FEAT DAILY NEWSLETTER

Autism & Vaccines: A New Look At An Old Story .3

A Comprehensive Report

This is part 3 of a comprehensive report by the National Vaccine

Information Center on a matter of keen importance to the autism

community: vaccines. It has been distributed to thousands of health care

professionals throughout the United States, including pediatricians, as well

as every member of every state legislature throughout the country and every

member of the US Congress.

We are reproducing the report in segments in the FEAT Daily

Newsletter. The document in its entirety can be found at the

NVIC website.

http://www.909shot.com/NVICSpecialReport.htm


DPT Vaccine Causes Brain Inflammation

By 1947, the first reports of brain inflammation and chronic brain

damage, including death, after pertussis vaccination were published (Brody,

1947; Byers and Moll, 1948).
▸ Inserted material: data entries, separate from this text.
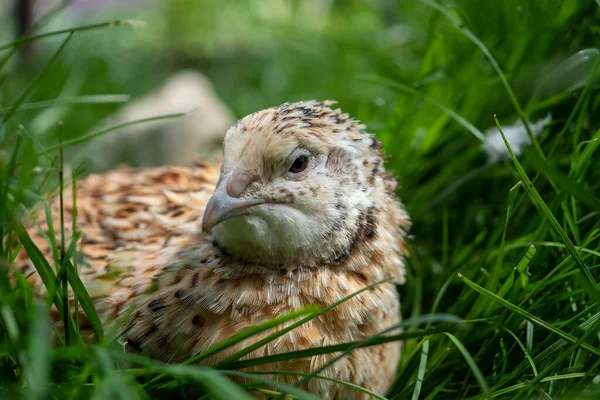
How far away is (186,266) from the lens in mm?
1855

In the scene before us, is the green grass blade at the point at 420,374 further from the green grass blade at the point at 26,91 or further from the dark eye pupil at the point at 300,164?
the green grass blade at the point at 26,91

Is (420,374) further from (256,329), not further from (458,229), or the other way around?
(458,229)

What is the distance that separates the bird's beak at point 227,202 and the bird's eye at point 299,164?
0.41 ft

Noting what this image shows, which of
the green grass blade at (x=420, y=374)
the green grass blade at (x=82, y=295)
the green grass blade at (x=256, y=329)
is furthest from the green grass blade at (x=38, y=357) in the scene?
the green grass blade at (x=420, y=374)

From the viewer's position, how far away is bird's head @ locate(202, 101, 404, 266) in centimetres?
170

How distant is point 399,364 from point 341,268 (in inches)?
22.6

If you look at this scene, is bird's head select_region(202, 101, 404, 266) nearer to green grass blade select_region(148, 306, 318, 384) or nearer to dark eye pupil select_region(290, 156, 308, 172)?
dark eye pupil select_region(290, 156, 308, 172)

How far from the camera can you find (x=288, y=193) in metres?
1.71

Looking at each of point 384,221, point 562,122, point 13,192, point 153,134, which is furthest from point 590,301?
point 153,134

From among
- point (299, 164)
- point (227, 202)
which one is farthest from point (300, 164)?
point (227, 202)

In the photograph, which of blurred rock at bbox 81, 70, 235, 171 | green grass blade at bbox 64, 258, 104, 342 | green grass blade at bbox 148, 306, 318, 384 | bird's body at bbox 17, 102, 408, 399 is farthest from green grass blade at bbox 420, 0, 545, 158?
blurred rock at bbox 81, 70, 235, 171

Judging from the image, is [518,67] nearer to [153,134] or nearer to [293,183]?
[293,183]

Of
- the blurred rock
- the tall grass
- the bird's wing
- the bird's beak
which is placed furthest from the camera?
the blurred rock

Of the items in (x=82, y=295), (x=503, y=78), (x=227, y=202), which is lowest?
(x=82, y=295)
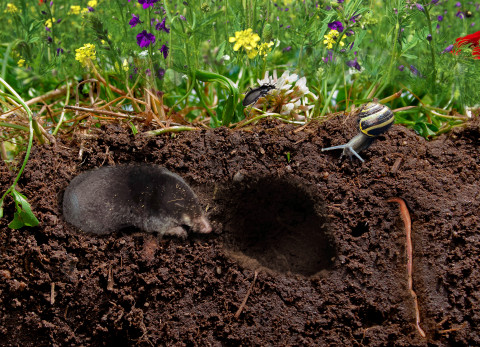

In 1955, Niels Low showed that the EEG

(electroencephalogram) of infants sometimes was altered by the DPT shot. He

concluded that "mild, but possibly significant, cerebral reactions occur in

addition to the reported very severe neurological changes."

By 1982, numerous reports of CNS dysfunction following DPT vaccination

had appeared in the medical literature (Berg, 1958; Strom, 1960, 1967; Dick,

1967, 1974; Kuhlenkampff, 1974; Stewart, 1977, 1979). In 1981, Pediatrics

published a UCLA/FDA study by Cody et al revealing that 1 in 875 DPT shots

in the U.S. is followed by a convulsion or collapse/shock reaction.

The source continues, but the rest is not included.